Education and development has also been a huge part of our work and you will have seen a lot of activities taking place over recent years, such as coaching courses and Live Your Goals festivals, the trophy tour visiting a refugee camp - 300 of those refugees will be coming to opening game - and with Jordan's domestic league. This tournament has also served to increase the number of women working in sports management, and I must congratulate our LOC chairman for appointing so many women to the organisation - it has been a real pleasure to work with them. There have also been big improvements in infrastructure, not only at the stadium sites but at a number of training sites which after this tournament will be used by the community. I congratulate everyone involved, and I think this tournament will be a real landmark for Jordan, the region and women's football throughout the Middle East.
On whether there is a message to the world
Our message is that we are bringing women's football to a wonderful country with wonderful hosts, and that women's football needs support almost everywhere in the world. For FIFA, this is another step toward gender equality and more inclusiveness, and this is simply one project on a long road towards improving the position of women and girls in sport and society.
We wouldn't have been able to reach this historic moment and realised our dream without FIFA and our other partners.
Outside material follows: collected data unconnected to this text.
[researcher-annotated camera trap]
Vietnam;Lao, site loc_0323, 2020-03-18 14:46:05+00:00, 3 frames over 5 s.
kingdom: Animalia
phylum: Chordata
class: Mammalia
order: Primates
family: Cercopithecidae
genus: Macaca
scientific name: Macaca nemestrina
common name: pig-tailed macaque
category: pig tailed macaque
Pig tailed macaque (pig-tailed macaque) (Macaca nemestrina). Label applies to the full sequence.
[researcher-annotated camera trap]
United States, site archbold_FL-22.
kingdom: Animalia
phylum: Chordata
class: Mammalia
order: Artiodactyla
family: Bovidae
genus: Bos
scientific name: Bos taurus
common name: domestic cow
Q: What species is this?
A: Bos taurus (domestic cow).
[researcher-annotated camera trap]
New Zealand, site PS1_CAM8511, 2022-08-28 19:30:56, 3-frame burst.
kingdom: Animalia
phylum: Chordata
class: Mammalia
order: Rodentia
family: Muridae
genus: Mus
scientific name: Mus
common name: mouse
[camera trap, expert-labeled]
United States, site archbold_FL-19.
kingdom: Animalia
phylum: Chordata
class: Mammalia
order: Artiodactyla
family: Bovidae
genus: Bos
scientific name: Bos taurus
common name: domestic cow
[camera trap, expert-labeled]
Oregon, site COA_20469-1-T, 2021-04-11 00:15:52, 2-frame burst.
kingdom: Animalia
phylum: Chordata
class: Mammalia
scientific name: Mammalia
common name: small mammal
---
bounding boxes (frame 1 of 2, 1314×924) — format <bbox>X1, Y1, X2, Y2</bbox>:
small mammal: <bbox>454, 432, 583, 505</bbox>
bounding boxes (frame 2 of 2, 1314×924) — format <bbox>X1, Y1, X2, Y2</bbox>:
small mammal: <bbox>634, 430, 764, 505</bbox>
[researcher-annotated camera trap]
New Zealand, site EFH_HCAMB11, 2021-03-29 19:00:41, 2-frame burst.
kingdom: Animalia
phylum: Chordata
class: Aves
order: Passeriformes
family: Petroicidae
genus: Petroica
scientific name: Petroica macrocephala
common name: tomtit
With the tournament now so close, we are undoubtedly very excited be hosting this fantastic event, which will be a first for Jordan. I know some people were perhaps worried about infrastructure and think now all who were concerned can now be comforted that everything is ready. There will be entertainment too besides the football and Jordan is going to be in the spotlight of the world with tomorrow's opening ceremony and the first matches of this momentous tournament.
The opening ceremony in Amman will begin at 7.30pm exactly but I would ask that fans arrive an hour-and-a-half early to avoid congestion. We can also say that we are going to have a very famous sports star who will be among the lovers and supporters of football at the stadium. And while it is very hard to predict the result of Jordan's first game against Spain, I can promise that the stadium will be full, with 14,000 joining us for this great event. We have also opened our fan zone in Amman, where all football lovers will be able to follow the competition, giving a chance for whoever is unable to purchase a ticket to watch the matches in a public space. Beyond that, several giant screens have been set up across the kingdom.
Developing football in Jordan is a noble goal and at this tournament we have several other objectives. I'm glad to say that we as an organising committee are able to say that we are 100 per cent ready, having worked for the past few years as one team with the staff and officials of FIFA. FIFA has always been a supporter of our work and very cooperative over these last few years. This has allowed us to reach the point where we are at today, where we have the infrastructure to host other championships; for example, we will now be hosting the 2018 AFC Asian Women's Cup. Our local clubs and national teams have also undoubtedly benefited from this work developing football and women's football in particular.